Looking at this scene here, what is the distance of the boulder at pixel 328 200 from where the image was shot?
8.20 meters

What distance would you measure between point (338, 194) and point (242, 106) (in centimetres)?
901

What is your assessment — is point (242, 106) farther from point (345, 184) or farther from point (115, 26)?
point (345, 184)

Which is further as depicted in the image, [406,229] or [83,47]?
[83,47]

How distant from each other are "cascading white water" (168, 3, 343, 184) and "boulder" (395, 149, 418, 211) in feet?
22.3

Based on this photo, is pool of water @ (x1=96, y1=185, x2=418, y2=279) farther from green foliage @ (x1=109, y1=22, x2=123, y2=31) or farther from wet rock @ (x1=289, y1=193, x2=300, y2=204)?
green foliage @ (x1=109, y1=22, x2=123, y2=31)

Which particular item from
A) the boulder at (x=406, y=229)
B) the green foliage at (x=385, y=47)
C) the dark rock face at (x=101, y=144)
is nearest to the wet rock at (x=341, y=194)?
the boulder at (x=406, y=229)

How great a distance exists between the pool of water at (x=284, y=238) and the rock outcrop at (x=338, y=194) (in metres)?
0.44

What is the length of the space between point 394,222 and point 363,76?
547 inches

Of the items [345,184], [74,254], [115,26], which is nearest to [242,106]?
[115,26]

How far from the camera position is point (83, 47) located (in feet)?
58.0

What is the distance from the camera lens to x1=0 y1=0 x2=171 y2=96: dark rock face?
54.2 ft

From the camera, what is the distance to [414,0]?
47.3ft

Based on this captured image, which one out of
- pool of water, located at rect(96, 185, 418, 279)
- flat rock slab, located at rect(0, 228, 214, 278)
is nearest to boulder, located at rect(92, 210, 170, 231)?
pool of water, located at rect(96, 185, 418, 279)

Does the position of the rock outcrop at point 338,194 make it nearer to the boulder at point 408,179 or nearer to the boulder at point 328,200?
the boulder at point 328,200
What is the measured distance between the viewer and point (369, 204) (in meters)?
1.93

(Work to complete):
Reproduce verbatim every line of the entries from the line containing "Does the position" through the final line, both ends included.

(Answer to this exercise):
Does the position of the rock outcrop at point 338,194 make it nearer to the boulder at point 408,179 or nearer to the boulder at point 328,200?
the boulder at point 328,200
What is the measured distance between the viewer and point (369, 204) (in meters)?
1.93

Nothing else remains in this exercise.